Instruções do exercício: Copie sem alterações, do texto sobre as invasões francesas, tudo o que vai desde "As invasões francesas" até "de animal apodrecido!).".

____ Trecho do texto

As condições de tempo, chuva e vento, não abrandavam, impedindo a partida da frota durante dois dias.


UM PAÍS EM GRAVE CRISE.

UM ZOOM DO DESENLACE BURLESCO


As invasões francesas não foram, apenas, o resultado da sede do despotismo napoleónico e das suas ambições imperialistas. Foram, igualmente, a consequência de pactos internacionais que visavam a partilha e o completo domínio deste pequeno País arruinado e destroçado, governado por inábeis, incompetentes, corruptos, ambiciosos e parasitas. (Imagine-se um bando de abutres à disputa de uma carcaça de animal apodrecido!).
Portugal, durante grande parte dos anos de 1700 e as primeiras décadas do séc XIX era essa carcaça de animal sucumbido pelas suas próprias chagas.
Quando em 1807 Napoleão ordena a ocupação militar de Portugal, a família real, Corte, Clero e altos funcionários... não esqueceram o seu patriotismo... Qual quê? Não: tomaram, antes, uma atitude altamente patriótica: puseram-se a salvo, embarcando em vários navios, no Tejo, rumo ao Brasil com os seus e com o seu.
Levaram tudo o que puderam, que não apenas as suas riquezas, comodidades e luxos. Deram eles mesmos início ao grande saque do espólio nacional, que se seguiria nos próximos anos. Arte, livros (bibliotecas inteiras) e outros tesouros mudaram de ares, foram transportados para o Brasil!

________
____ Excertos das entradas

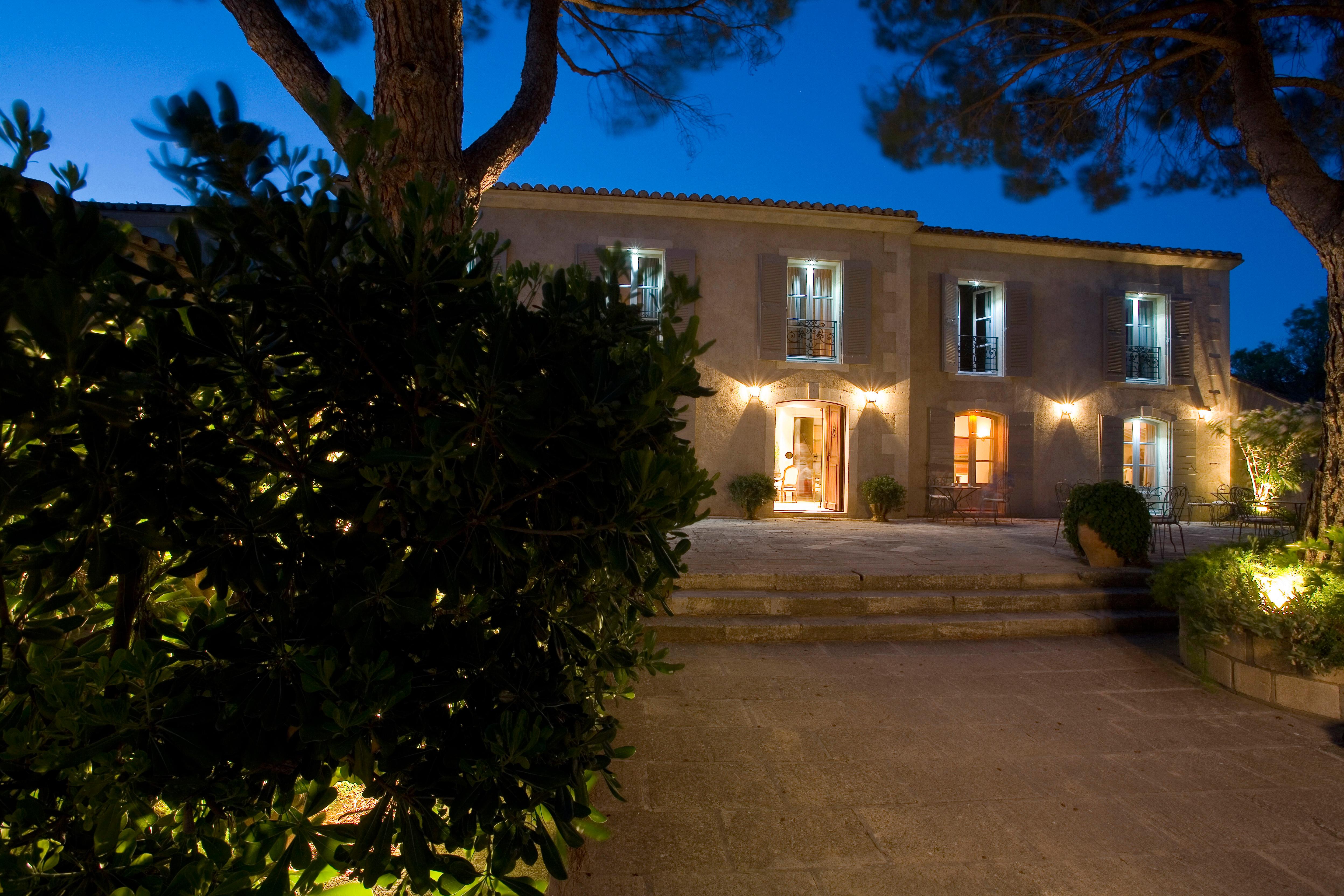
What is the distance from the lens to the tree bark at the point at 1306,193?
414 centimetres

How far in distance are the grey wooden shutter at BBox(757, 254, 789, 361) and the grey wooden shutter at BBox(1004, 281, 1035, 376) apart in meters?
4.36

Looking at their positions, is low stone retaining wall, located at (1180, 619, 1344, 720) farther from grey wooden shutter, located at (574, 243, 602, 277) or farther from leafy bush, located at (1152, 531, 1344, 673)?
grey wooden shutter, located at (574, 243, 602, 277)

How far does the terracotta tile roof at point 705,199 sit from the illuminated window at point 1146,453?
643 centimetres

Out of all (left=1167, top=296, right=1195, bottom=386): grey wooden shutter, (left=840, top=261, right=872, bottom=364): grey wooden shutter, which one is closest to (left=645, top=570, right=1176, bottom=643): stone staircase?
(left=840, top=261, right=872, bottom=364): grey wooden shutter

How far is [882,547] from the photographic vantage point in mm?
7383

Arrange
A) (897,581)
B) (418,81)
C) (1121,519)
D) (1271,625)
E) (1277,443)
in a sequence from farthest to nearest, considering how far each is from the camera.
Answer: (1277,443) < (1121,519) < (897,581) < (1271,625) < (418,81)

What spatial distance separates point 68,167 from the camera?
0.90 metres

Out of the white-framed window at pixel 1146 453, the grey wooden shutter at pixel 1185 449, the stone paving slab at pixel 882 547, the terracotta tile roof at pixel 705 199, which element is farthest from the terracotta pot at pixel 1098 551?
the grey wooden shutter at pixel 1185 449

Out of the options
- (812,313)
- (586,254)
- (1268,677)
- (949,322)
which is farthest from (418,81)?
(949,322)

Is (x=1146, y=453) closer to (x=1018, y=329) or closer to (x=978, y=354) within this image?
(x=1018, y=329)

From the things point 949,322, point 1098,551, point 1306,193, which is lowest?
point 1098,551

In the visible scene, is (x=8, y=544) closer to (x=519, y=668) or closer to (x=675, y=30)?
(x=519, y=668)

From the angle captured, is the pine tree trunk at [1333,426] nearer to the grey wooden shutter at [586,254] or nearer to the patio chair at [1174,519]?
the patio chair at [1174,519]

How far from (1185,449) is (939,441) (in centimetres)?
519
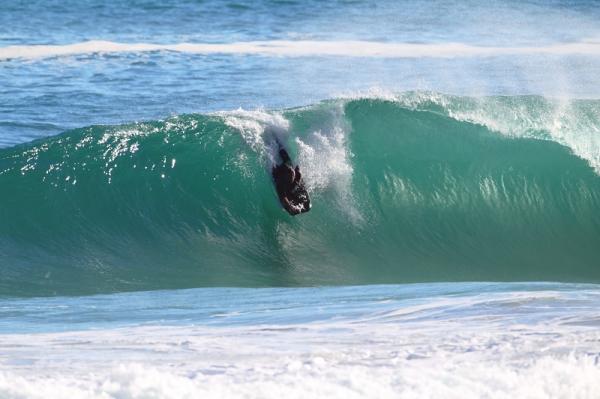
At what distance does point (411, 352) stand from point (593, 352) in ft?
3.22

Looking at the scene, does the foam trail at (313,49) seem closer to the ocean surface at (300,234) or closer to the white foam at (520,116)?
the ocean surface at (300,234)

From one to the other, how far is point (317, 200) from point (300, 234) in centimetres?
46

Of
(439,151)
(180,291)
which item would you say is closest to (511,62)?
(439,151)

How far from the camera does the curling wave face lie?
9.66m

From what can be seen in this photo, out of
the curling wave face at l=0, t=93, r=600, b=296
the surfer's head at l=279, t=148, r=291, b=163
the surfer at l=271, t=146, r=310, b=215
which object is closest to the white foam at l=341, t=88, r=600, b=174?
the curling wave face at l=0, t=93, r=600, b=296

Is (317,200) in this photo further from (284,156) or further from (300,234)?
(284,156)

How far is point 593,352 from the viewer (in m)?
5.81

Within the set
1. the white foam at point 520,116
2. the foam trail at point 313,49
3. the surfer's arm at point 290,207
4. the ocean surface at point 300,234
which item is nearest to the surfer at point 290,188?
the surfer's arm at point 290,207

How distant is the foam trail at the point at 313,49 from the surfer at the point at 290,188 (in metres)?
11.2

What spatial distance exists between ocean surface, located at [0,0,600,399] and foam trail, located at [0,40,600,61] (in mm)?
2246

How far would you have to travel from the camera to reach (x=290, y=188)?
34.3 ft

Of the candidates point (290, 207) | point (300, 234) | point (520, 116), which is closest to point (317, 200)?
point (290, 207)

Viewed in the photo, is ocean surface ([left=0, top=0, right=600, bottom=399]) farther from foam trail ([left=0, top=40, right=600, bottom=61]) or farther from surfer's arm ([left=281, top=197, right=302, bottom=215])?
foam trail ([left=0, top=40, right=600, bottom=61])

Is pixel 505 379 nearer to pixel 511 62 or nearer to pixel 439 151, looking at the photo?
pixel 439 151
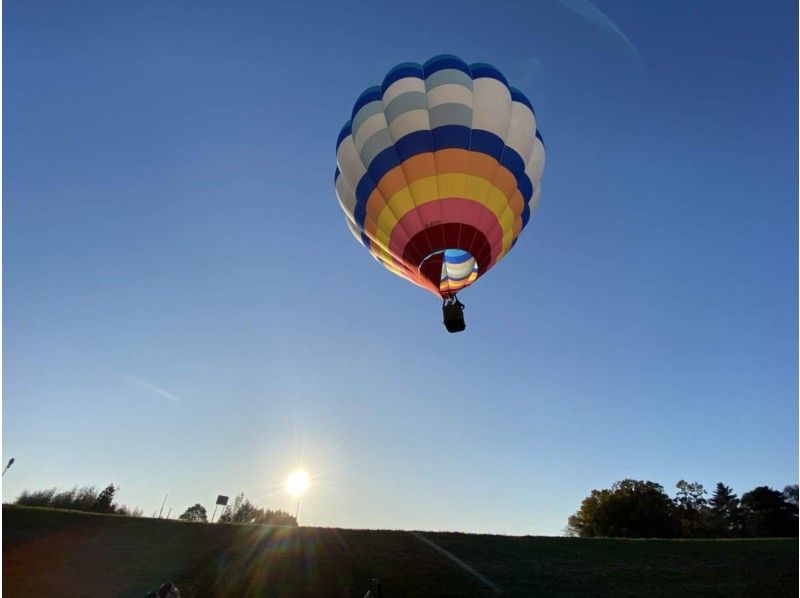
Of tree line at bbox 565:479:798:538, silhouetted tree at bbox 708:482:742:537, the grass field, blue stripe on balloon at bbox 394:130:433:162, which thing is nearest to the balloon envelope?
blue stripe on balloon at bbox 394:130:433:162

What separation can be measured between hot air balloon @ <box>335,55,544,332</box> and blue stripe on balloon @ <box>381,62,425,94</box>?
0.04m

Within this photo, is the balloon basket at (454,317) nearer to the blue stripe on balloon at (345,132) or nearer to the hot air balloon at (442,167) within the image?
the hot air balloon at (442,167)

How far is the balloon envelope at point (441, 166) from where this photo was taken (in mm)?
14375

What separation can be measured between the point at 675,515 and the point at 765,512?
1959 cm

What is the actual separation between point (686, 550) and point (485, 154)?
2012cm

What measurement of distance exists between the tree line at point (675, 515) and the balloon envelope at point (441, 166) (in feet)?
130

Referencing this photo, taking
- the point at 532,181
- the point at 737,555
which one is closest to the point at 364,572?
the point at 532,181

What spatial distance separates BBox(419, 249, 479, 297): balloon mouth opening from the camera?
14820mm

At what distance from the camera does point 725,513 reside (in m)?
69.7

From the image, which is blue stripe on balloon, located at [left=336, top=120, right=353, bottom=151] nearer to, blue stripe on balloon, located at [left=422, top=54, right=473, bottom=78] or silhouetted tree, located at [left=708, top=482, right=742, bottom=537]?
blue stripe on balloon, located at [left=422, top=54, right=473, bottom=78]

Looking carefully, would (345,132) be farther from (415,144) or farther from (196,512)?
(196,512)

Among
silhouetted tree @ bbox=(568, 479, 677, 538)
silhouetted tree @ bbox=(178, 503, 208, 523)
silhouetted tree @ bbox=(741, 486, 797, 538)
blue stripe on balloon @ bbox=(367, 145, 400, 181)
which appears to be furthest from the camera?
silhouetted tree @ bbox=(178, 503, 208, 523)

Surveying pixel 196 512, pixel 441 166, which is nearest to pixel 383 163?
→ pixel 441 166

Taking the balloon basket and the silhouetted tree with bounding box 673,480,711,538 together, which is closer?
the balloon basket
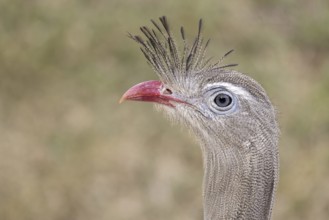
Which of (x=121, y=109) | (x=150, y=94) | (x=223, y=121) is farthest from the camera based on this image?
(x=121, y=109)

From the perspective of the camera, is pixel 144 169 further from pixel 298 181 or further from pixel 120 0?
pixel 120 0

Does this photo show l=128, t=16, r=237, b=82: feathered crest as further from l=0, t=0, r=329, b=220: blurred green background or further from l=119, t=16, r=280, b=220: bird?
l=0, t=0, r=329, b=220: blurred green background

________

O resultado:
As invasões francesas não foram, apenas, o resultado da sede do despotismo napoleónico e das suas ambições imperialistas. Foram, igualmente, a consequência de pactos internacionais que visavam a partilha e o completo domínio deste pequeno País arruinado e destroçado, governado por inábeis, incompetentes, corruptos, ambiciosos e parasitas. (Imagine-se um bando de abutres à disputa de uma carcaça de animal apodrecido!).